Human impact on the environment or anthropogenic impact on the environment includes changes to biophysical environments[1] and to ecosystems, biodiversity, and natural resources[2

][3] caused directly or indirectly by humans, including global warming,[1][4] environmental degradation[1] (such as ocean acidification[1][5]), mass extinction and biodiversity loss,[6][7][8][9] ecological crisis, and ecological collapse. Modifying the environment to fit the needs of society is causing severe effects.[10][11] Some human activities that cause damage (either directly or indirectly) to the environment on a global scale include population growth,[12][13] overconsumption, overexploitation, pollution, and deforestation. Some of the problems, including global warming and biodiversity loss, have been proposed as representing catastrophic risks to the survival of the human species.[14][15]

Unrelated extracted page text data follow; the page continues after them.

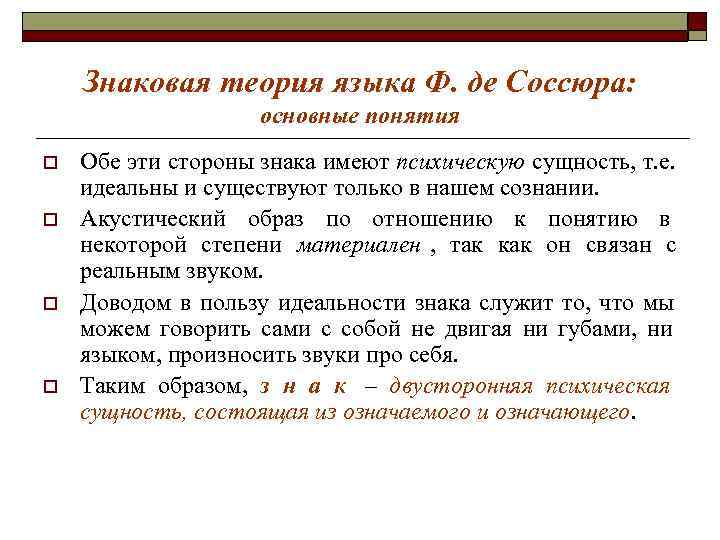 Знаковая теория языка Ф. де Соссюра:
основные понятия

Обе эти стороны знака имеют психическую сущность, т.е. идеальны и существуют только в нашем сознании.

Акустический образ по отношению к понятию в некоторой степени материален , так как он связан с реальным звуком.

Доводом в пользу идеальности знака служит то, что мы можем говорить сами с собой не двигая ни губами, ни языком, произносить звуки про себя.

Таким образом, з н а к – двусторонняя психическая сущность, состоящая из означаемого и означающего.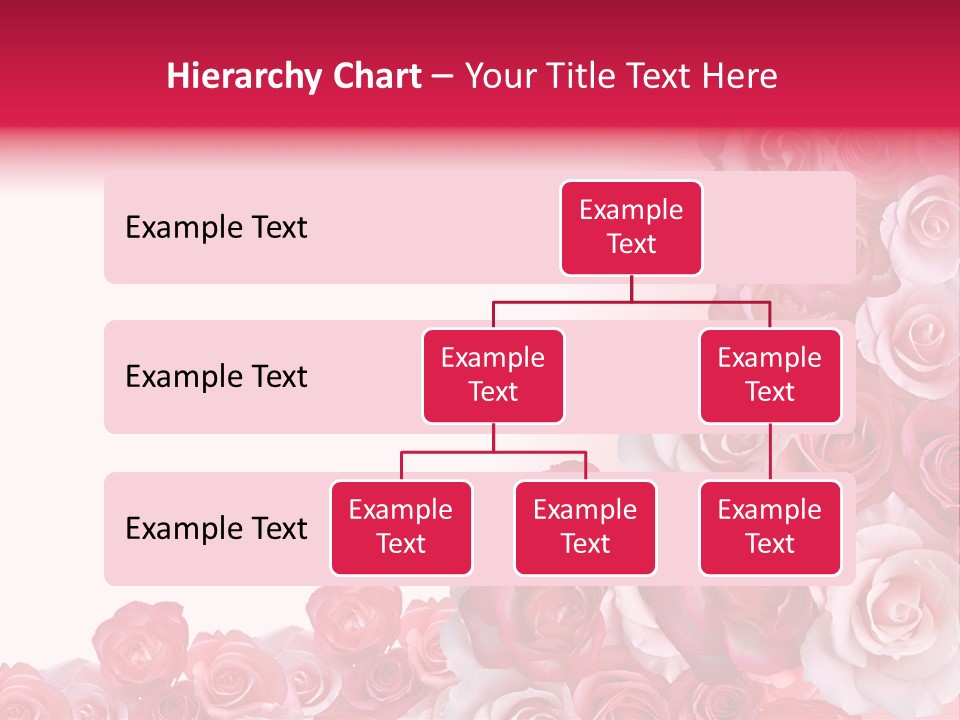 Hierarchy Chart – Your Title Text Here

Example Text

Example Text

Example Text

Example Text

Example Text

Example Text

Example Text

Example Text

Example Text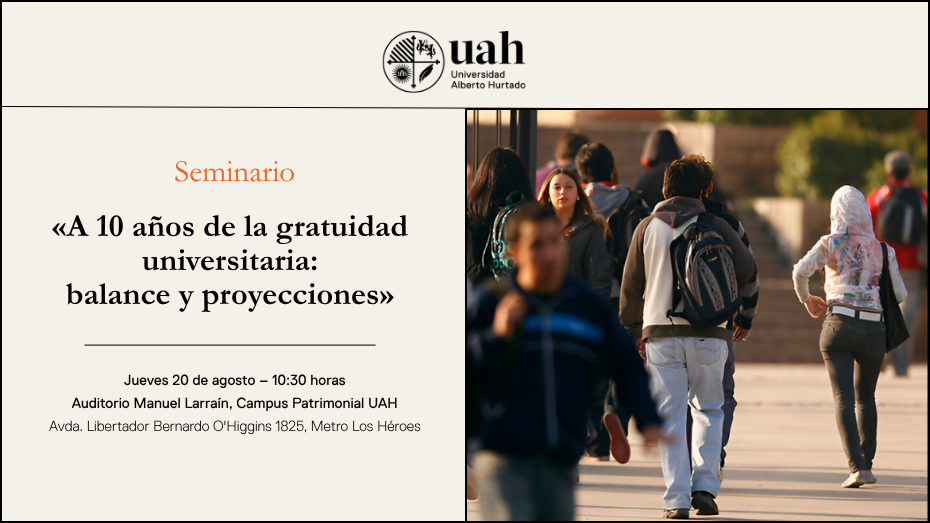 uah
Universidad
Alberto Hurtado

Seminario

«A 10 años de la gratuidad universitaria: balance y proyecciones»

Jueves 20 de agosto – 10:30 horas
Auditorio Manuel Larraín, Campus Patrimonial UAH
Avda. Libertador Bernardo O'Higgins 1825, Metro Los Héroes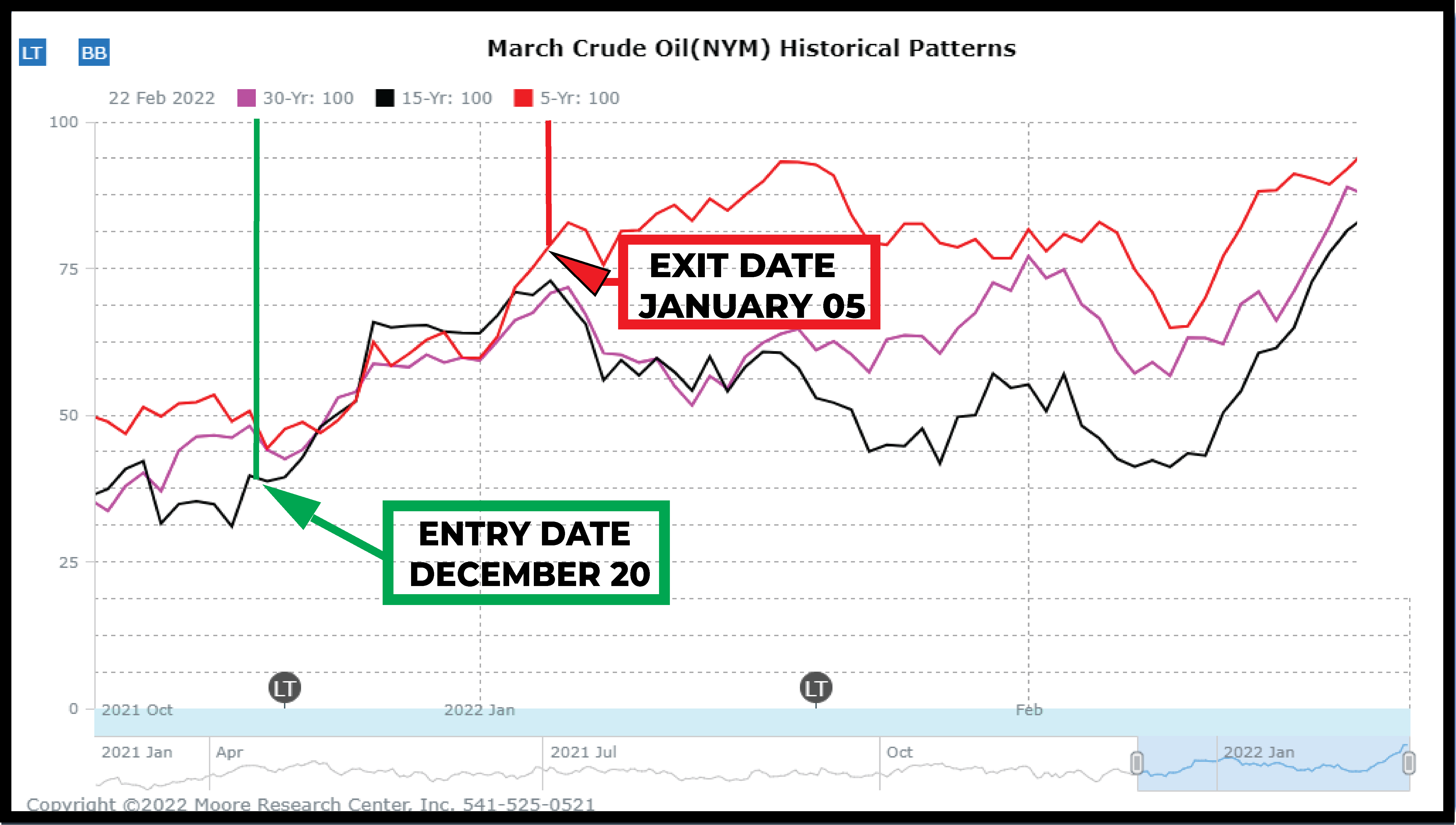 LT BB

March Crude Oil(NYM) Historical Patterns

22 Feb 2022 30-Yr: 100 15-Yr: 100 5-Yr: 100

100
75
50
25
0

EXIT DATE JANUARY 05

ENTRY DATE DECEMBER 20

LT LT

2021 Oct 2022 Jan Feb

2021 Jan Apr 2021 Jul Oct 2022 Jan

Copyright ©2022 Moore Research Center, Inc. 541-525-0521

The term anthropogenic designates an effect or object resulting from human activity. The term was first used in the technical sense by Russian geologist Alexey Pavlov, and it was first used in English by British ecologist Arthur Tansley in reference to human influences on climax plant communities.[16] The atmospheric scientist Paul Crutzen introduced the term “Anthropocene” in the mid-1970s.[17] The term is sometimes used in the context of pollution produced from human activity since the start of the Agricultural Revolution but also applies broadly to all major human impacts on the environment.[18][19][20] Many of the actions taken by humans that contribute to a heated environment stem from the burning of fossil fuel from a variety of sources, such as: electricity, cars, planes, space heating, manufacturing, or the destruction of forests.[21]